**実行する課題**
以下の記録をすべて、一字一句変えずに打ち直してください。画像は回答に含めないでください。

**提供された記録**

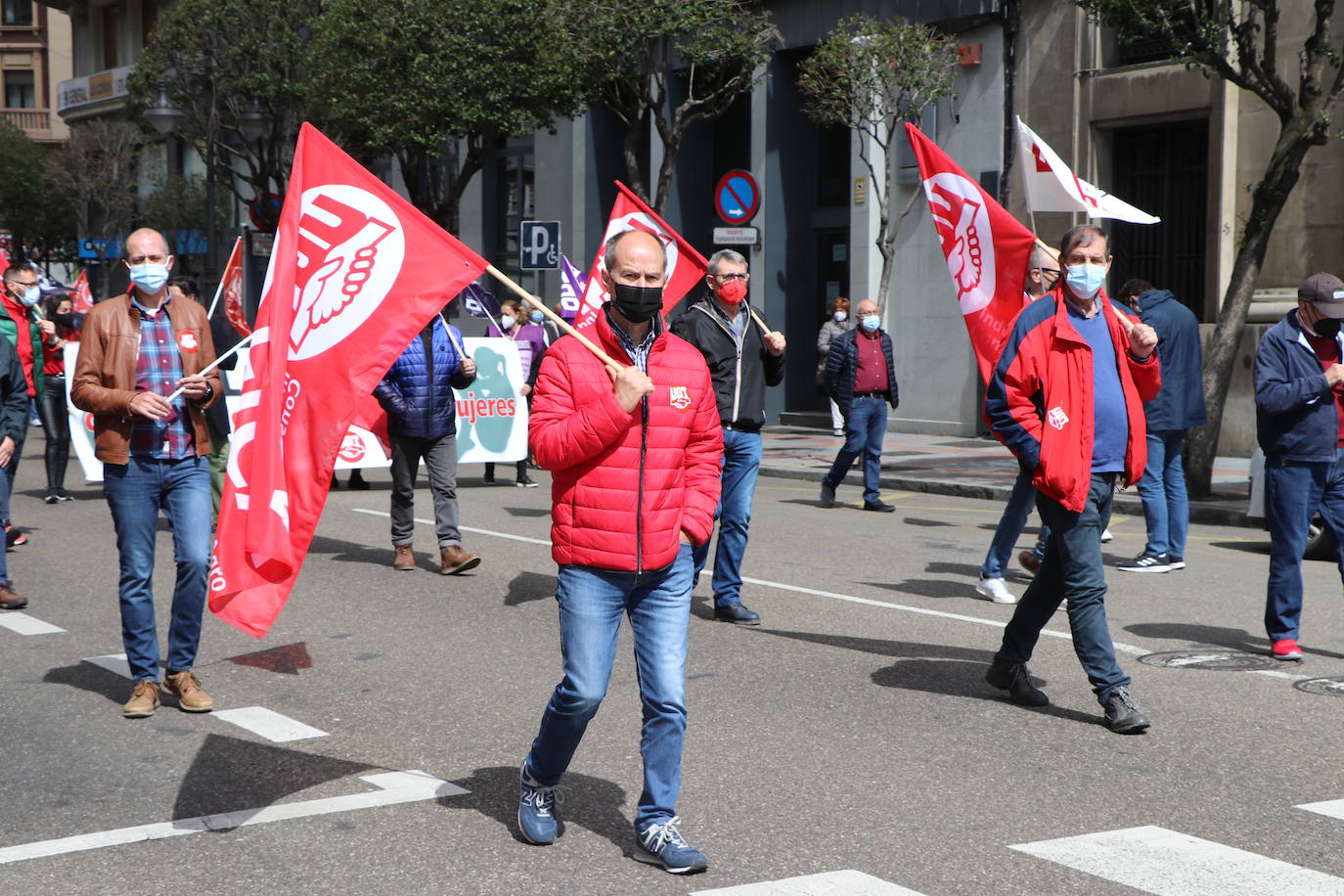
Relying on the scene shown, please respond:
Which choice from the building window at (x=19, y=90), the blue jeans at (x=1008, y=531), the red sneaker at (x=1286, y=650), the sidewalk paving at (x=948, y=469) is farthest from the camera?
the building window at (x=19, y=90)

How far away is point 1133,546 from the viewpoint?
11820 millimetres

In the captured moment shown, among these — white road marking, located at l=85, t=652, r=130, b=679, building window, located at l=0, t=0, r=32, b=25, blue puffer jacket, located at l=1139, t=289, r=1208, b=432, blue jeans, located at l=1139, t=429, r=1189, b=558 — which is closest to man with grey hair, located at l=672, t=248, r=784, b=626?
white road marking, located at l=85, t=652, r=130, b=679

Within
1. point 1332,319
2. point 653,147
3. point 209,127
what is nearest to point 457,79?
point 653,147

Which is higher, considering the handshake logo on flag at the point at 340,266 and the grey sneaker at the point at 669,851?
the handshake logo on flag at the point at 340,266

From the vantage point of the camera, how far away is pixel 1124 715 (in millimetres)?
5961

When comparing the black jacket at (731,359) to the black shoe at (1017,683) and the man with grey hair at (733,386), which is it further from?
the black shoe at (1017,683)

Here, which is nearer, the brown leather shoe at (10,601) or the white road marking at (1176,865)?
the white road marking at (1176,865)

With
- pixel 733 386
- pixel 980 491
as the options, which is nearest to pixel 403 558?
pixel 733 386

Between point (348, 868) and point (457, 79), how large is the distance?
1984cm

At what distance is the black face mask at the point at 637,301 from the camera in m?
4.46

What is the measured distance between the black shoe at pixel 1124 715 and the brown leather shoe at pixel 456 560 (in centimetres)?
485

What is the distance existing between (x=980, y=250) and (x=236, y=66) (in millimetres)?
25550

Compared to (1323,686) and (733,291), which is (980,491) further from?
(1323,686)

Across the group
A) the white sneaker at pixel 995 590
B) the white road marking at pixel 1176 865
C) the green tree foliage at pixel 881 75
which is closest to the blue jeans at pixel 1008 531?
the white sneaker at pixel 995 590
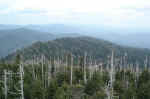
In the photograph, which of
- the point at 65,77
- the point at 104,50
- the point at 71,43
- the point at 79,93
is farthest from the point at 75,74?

**記述による回答**
Relying on the scene shown, please respond:
Which choice from the building window at (x=19, y=90), the blue jeans at (x=1008, y=531), the red sneaker at (x=1286, y=650), the sidewalk paving at (x=948, y=469) is farthest from the camera?
the building window at (x=19, y=90)

How far away is point 1133,546 from the viewpoint?
11820 millimetres

In the captured moment shown, among these — white road marking, located at l=85, t=652, r=130, b=679, building window, located at l=0, t=0, r=32, b=25, blue puffer jacket, located at l=1139, t=289, r=1208, b=432, blue jeans, located at l=1139, t=429, r=1189, b=558 — which is closest to man with grey hair, located at l=672, t=248, r=784, b=626?
white road marking, located at l=85, t=652, r=130, b=679

Within
1. point 1332,319
2. point 653,147
3. point 209,127
what is nearest to point 457,79?
point 653,147

Which is higher, considering the handshake logo on flag at the point at 340,266 and the grey sneaker at the point at 669,851?
the handshake logo on flag at the point at 340,266

From the vantage point of the camera, how far away is pixel 1124 715 (in millimetres)?
5961

When comparing the black jacket at (731,359) to the black shoe at (1017,683) and the man with grey hair at (733,386), which is it further from?
the black shoe at (1017,683)

Here, which is nearer, the brown leather shoe at (10,601) or the white road marking at (1176,865)?
the white road marking at (1176,865)

With
- pixel 733 386
- pixel 980 491
as the options, which is nearest to pixel 403 558?
pixel 733 386

Between point (348, 868) and point (457, 79), how large is the distance?
1984cm

At what distance is the black face mask at the point at 637,301 from the camera in m?
4.46

What is the measured distance between the black shoe at pixel 1124 715 and the brown leather shoe at pixel 456 560 (in centimetres)?
485

What is the distance existing between (x=980, y=250) and (x=236, y=66) (in millimetres)?
25550

Compared to (1323,686) and (733,291), which is (980,491) further from?
(1323,686)

Across the group
A) the white sneaker at pixel 995 590
B) the white road marking at pixel 1176 865
C) the green tree foliage at pixel 881 75
which is closest to the blue jeans at pixel 1008 531?
the white sneaker at pixel 995 590
In the photograph, which of
- the point at 65,77
- the point at 104,50
- the point at 71,43
- the point at 79,93
is farthest from the point at 75,74?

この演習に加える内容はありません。